— Begin Dataset extract —

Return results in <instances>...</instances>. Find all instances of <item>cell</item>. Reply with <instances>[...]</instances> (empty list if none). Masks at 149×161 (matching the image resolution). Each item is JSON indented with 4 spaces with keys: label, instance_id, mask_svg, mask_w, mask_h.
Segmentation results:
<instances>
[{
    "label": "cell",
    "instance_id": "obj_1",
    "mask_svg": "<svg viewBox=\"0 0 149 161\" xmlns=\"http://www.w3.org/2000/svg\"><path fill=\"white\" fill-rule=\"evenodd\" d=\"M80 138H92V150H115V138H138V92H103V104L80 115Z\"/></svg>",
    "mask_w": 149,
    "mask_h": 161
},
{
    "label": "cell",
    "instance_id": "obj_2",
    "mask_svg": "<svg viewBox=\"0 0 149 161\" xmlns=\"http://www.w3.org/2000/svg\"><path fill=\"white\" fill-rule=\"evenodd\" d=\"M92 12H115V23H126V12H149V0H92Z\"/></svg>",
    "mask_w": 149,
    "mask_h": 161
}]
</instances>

— End Dataset extract —

- _Task_
Put every line of the items above into a numbered list and leave out any blank lines.

- _Expected answer_
1. Return results in <instances>...</instances>. Find all instances of <item>cell</item>. Reply with <instances>[...]</instances> (empty list if none). Masks at 149×161 (matching the image resolution). Each item is JSON indented with 4 spaces with keys: label, instance_id, mask_svg, mask_w, mask_h.
2. Segmentation results:
3. <instances>
4. [{
5.     "label": "cell",
6.     "instance_id": "obj_1",
7.     "mask_svg": "<svg viewBox=\"0 0 149 161\" xmlns=\"http://www.w3.org/2000/svg\"><path fill=\"white\" fill-rule=\"evenodd\" d=\"M80 138H92V150H115V138H138V92H103V104L80 115Z\"/></svg>",
8.     "mask_w": 149,
9.     "mask_h": 161
10. },
11. {
12.     "label": "cell",
13.     "instance_id": "obj_2",
14.     "mask_svg": "<svg viewBox=\"0 0 149 161\" xmlns=\"http://www.w3.org/2000/svg\"><path fill=\"white\" fill-rule=\"evenodd\" d=\"M92 12H115V23H126V12H149V0H92Z\"/></svg>",
15.     "mask_w": 149,
16.     "mask_h": 161
17. }]
18. </instances>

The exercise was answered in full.